**Request 1:** Reproduce the post on duplicate or missing numbers in an array word for word.
**Request 2:** Output the listing lines as a JSON list of strings, one string per line with blank lines left out, starting at the line containing "Looking at this snapshot, how" and ending at the last line of the listing.

**Passage:**

━━━━━━━━━━━━━━━━━━━━━━━━━━━━━━

Tuesday, December 01, 2009

Duplicate or missing numbers in an array

This is one of the most frequently asked questions in CS job written tests and interviews. Though other solutions like counting sort, linked-list-loop detection, sum etc. exist, they have their own complexities and limitations.

here is one O(n) approach I came up with (during a test), which actually seems to work.

Throughout, I assume that the numbers are between [1..n], all positive and integers are large enough to hold all of these (but not necessarily their sum, which can be an issue with the sum based approach), and XOR works with regular semantics.

given an array of length n which contains elements from [1..n] without repetitions, let x = XOR(all elements of the array)
Then

x = n if n = 0 mod 4
x = 1 if n = 1 mod 4
x = n+1 if n = 2 mod 4
x = 0 if n = 3 mod 4

We know n and also the expected value of x if the missing number was there. Just XOR the result of XORing all elements of the given array with expected x from given n, which gives the missing number. The same argument holds for one repeated number too.

Here is a sample C program which finds one repeated number.

int n = 100000;
int a[n + 1];
int rep = n - 1;
int i = 0;
int idx = 0;
for(i = 1; i <= n; i++){
  a[idx++] = i;
  if(i == rep)
    a[idx++] = i;
}

int res = 0;
for(i = 0; i < n + 1; i++){
  res ^= a[i];
}
switch(n % 4){
  case 0 : res ^= n;     break;
  case 1 : res ^= 1;     break;
  case 2 : res ^= n + 1; break;
  case 3 : res ^= 0;     break;
}
printf("%d\n", res);

━━━━━━━━━━━━━━━━━━━━━━━━━━━━━━

**Stored items from a collection:**
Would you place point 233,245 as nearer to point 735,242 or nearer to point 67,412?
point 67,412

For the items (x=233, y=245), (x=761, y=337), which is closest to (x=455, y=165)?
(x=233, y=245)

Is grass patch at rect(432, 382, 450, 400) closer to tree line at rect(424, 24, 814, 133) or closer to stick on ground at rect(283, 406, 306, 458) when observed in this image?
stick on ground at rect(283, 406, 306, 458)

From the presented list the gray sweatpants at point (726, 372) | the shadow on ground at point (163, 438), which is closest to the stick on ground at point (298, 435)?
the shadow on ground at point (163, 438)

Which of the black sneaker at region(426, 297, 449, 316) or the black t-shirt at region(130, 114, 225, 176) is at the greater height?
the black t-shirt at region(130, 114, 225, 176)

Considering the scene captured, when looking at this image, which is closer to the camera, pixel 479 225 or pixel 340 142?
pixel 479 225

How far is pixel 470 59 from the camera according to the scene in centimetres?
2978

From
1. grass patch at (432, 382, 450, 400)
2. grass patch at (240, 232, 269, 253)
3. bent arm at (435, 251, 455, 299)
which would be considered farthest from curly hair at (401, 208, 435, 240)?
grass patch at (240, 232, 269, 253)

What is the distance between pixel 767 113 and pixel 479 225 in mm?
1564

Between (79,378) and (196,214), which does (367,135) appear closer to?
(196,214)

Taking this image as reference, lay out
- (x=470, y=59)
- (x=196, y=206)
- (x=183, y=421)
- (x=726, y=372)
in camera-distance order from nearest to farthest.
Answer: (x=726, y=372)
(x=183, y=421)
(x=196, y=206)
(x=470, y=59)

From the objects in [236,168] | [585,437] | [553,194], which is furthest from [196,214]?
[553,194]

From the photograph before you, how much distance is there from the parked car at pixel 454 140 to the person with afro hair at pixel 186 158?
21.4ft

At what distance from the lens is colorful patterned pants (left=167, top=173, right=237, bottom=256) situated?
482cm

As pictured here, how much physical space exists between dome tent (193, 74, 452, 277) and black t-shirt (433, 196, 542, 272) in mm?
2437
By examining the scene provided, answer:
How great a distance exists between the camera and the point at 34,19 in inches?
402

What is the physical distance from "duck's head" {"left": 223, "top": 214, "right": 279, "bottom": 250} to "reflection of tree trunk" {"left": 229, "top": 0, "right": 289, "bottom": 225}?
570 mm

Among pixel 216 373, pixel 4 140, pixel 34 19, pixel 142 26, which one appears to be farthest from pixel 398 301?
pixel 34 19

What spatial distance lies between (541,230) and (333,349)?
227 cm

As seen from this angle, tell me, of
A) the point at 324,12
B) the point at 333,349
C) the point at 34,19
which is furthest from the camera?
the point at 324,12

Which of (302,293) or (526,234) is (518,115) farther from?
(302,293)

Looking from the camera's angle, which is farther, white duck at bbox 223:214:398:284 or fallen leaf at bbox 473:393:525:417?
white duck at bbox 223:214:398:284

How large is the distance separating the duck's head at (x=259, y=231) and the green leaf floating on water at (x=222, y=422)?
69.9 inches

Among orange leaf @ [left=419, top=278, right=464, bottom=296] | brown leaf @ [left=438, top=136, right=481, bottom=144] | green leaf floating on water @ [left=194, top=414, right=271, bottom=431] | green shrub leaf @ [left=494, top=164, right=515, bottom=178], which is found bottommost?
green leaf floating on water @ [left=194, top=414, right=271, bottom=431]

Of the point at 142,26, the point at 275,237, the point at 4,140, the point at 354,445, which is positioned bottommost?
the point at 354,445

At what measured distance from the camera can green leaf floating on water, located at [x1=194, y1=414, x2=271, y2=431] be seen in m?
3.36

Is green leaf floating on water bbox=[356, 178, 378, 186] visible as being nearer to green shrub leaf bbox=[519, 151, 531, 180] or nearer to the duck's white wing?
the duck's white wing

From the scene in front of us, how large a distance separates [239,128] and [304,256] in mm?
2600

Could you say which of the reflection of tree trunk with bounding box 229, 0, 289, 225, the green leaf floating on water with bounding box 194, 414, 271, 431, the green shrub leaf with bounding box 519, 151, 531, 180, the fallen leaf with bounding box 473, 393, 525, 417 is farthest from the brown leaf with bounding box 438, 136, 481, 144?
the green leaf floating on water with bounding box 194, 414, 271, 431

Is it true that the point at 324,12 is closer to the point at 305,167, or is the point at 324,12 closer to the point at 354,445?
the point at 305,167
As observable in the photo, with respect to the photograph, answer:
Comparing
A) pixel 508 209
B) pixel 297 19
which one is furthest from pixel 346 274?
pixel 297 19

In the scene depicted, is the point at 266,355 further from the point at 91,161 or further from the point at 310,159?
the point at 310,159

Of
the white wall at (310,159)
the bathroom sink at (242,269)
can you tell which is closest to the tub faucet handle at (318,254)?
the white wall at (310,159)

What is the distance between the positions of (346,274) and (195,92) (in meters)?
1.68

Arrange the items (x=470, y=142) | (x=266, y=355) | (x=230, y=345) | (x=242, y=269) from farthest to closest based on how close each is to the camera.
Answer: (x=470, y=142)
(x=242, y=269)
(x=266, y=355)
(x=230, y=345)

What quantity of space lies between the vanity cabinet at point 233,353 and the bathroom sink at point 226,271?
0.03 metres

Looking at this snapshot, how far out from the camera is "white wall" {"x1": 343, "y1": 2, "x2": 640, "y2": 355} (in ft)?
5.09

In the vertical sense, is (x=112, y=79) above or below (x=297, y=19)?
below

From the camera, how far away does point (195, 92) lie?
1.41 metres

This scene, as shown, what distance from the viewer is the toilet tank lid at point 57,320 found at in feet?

━━━━━━━━━━━━━━━━━━━━━━━━━━━━━━

**Written response 1:**
Tuesday, December 01, 2009

Duplicate or missing numbers in an array

This is one of the most frequently asked questions in CS job written tests and interviews. Though other solutions like counting sort, linked-list-loop detection, sum etc. exist, they have their own complexities and limitations.

here is one O(n) approach I came up with (during a test), which actually seems to work.

Throughout, I assume that the numbers are between [1..n], all positive and integers are large enough to hold all of these (but not necessarily their sum, which can be an issue with the sum based approach), and XOR works with regular semantics.

given an array of length n which contains elements from [1..n] without repetitions, let x = XOR(all elements of the array)
Then

x = n if n = 0 mod 4
x = 1 if n = 1 mod 4
x = n+1 if n = 2 mod 4
x = 0 if n = 3 mod 4

We know n and also the expected value of x if the missing number was there. Just XOR the result of XORing all elements of the given array with expected x from given n, which gives the missing number. The same argument holds for one repeated number too.

Here is a sample C program which finds one repeated number.

int n = 100000;
int a[n + 1];
int rep = n - 1;
int i = 0;
int idx = 0;
for(i = 1; i <= n; i++){
  a[idx++] = i;
  if(i == rep)
    a[idx++] = i;
}

int res = 0;
for(i = 0; i < n + 1; i++){
  res ^= a[i];
}
switch(n % 4){
  case 0 : res ^= n;     break;
  case 1 : res ^= 1;     break;
  case 2 : res ^= n + 1; break;
  case 3 : res ^= 0;     break;
}
printf("%d\n", res);

**Written response 2:**
[
  "Looking at this snapshot, how far out from the camera is \"white wall\" {\"x1\": 343, \"y1\": 2, \"x2\": 640, \"y2\": 355} (in ft)?",
  "5.09",
  "In the vertical sense, is (x=112, y=79) above or below (x=297, y=19)?",
  "below",
  "From the camera, how far away does point (195, 92) lie?",
  "1.41 metres",
  "This scene, as shown, what distance from the viewer is the toilet tank lid at point 57,320 found at in feet?"
]